## Data section

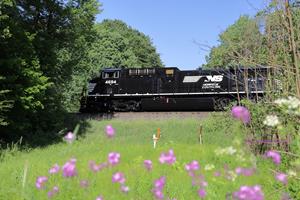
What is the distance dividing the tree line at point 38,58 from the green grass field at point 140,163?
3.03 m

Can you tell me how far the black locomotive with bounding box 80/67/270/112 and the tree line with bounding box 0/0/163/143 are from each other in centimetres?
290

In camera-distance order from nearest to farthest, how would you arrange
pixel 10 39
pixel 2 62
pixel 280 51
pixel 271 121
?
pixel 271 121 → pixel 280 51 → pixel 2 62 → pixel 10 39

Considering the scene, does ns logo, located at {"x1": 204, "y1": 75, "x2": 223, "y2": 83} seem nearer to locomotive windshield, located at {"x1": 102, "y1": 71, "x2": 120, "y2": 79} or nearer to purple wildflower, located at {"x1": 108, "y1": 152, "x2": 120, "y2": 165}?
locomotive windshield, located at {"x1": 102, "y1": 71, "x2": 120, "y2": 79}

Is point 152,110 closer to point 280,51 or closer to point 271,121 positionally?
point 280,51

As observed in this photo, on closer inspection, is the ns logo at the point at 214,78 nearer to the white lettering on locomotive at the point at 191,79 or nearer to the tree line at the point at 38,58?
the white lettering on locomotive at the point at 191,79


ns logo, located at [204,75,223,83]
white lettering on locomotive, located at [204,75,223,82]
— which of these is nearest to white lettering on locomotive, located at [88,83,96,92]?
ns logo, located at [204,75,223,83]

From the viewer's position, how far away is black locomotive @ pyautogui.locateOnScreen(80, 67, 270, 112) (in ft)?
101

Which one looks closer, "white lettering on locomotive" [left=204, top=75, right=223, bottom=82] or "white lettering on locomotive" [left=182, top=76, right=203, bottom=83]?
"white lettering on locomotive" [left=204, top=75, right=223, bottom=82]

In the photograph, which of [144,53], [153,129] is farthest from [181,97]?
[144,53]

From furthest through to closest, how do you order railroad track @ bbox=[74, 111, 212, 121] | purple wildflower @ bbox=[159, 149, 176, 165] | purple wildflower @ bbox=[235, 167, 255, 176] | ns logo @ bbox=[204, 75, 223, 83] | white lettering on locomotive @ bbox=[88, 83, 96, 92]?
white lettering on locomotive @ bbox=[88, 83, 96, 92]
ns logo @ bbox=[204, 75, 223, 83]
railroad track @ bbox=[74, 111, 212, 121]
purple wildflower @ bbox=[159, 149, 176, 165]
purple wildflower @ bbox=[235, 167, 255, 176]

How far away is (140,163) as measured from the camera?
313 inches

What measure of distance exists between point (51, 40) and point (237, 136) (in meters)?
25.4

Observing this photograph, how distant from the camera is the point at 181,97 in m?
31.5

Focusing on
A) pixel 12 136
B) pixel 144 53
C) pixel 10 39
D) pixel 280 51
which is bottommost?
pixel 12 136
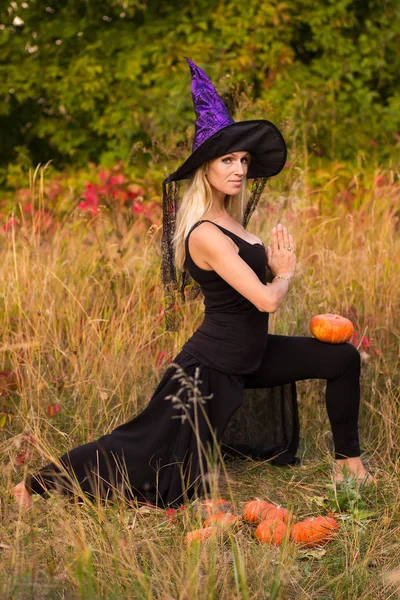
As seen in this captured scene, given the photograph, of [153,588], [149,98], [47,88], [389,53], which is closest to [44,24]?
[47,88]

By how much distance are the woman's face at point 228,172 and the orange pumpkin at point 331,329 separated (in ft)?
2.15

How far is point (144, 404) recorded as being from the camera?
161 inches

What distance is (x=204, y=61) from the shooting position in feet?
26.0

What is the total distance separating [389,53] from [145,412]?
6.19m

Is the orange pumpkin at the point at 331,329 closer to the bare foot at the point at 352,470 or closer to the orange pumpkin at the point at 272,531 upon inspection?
--
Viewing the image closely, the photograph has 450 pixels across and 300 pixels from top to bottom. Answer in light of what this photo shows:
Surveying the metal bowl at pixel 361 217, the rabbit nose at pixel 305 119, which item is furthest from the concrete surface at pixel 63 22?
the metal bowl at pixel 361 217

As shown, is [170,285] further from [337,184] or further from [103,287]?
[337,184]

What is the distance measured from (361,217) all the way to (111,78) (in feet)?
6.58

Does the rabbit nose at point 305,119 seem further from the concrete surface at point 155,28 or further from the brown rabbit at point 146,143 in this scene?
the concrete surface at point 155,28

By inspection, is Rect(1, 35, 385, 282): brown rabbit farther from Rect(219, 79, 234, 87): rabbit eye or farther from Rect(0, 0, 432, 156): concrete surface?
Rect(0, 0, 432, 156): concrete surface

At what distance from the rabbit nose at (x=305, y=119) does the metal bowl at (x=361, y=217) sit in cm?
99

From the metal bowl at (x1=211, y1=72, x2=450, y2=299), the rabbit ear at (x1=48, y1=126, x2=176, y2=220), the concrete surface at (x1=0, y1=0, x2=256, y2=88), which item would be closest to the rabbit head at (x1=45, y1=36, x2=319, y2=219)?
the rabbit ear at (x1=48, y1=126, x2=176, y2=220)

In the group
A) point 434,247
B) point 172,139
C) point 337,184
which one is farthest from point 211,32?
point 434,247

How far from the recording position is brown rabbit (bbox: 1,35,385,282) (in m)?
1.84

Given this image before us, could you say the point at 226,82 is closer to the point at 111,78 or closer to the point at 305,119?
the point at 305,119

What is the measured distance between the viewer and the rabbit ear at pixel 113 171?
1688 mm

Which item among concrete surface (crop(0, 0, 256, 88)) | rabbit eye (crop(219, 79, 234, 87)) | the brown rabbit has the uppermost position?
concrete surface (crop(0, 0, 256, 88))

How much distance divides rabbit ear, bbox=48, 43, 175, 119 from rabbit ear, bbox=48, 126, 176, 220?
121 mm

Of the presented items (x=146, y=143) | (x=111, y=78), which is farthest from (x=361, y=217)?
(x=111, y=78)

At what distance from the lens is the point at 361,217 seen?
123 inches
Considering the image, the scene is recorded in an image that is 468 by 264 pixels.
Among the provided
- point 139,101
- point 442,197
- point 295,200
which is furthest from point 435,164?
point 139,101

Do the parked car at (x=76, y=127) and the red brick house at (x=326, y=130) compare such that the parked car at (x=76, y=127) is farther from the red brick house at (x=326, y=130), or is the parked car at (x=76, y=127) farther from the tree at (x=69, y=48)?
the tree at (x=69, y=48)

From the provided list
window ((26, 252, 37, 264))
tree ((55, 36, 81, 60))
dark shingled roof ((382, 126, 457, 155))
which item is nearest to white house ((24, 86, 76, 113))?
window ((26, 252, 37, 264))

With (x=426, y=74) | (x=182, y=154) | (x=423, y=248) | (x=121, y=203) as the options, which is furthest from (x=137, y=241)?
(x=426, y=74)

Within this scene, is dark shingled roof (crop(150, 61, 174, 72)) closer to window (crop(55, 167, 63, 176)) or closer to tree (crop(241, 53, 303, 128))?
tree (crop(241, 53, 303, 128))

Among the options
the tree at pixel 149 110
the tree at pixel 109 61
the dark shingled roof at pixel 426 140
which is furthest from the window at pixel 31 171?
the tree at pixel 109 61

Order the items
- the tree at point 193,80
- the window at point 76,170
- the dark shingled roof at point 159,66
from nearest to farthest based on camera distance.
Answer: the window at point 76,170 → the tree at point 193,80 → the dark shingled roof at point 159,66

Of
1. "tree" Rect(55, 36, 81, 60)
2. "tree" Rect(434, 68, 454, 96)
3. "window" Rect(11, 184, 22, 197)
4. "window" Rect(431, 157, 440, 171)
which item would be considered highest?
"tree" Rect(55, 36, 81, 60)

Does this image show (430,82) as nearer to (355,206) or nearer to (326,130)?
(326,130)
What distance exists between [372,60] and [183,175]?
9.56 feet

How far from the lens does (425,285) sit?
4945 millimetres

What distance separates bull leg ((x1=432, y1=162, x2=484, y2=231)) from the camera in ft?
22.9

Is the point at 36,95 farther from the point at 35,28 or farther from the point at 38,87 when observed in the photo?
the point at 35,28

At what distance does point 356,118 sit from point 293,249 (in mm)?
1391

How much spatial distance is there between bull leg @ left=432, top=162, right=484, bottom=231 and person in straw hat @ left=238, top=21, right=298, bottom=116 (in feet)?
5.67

## Exercise prompt
Find every line in the items above containing the word "that", and copy each of those lines.

## Task solution
Considering the image, the scene is recorded in an image that is 468 by 264 pixels.
Do the parked car at (x=76, y=127) and the red brick house at (x=326, y=130) compare such that the parked car at (x=76, y=127) is farther from the red brick house at (x=326, y=130), or is the parked car at (x=76, y=127) farther from the tree at (x=69, y=48)?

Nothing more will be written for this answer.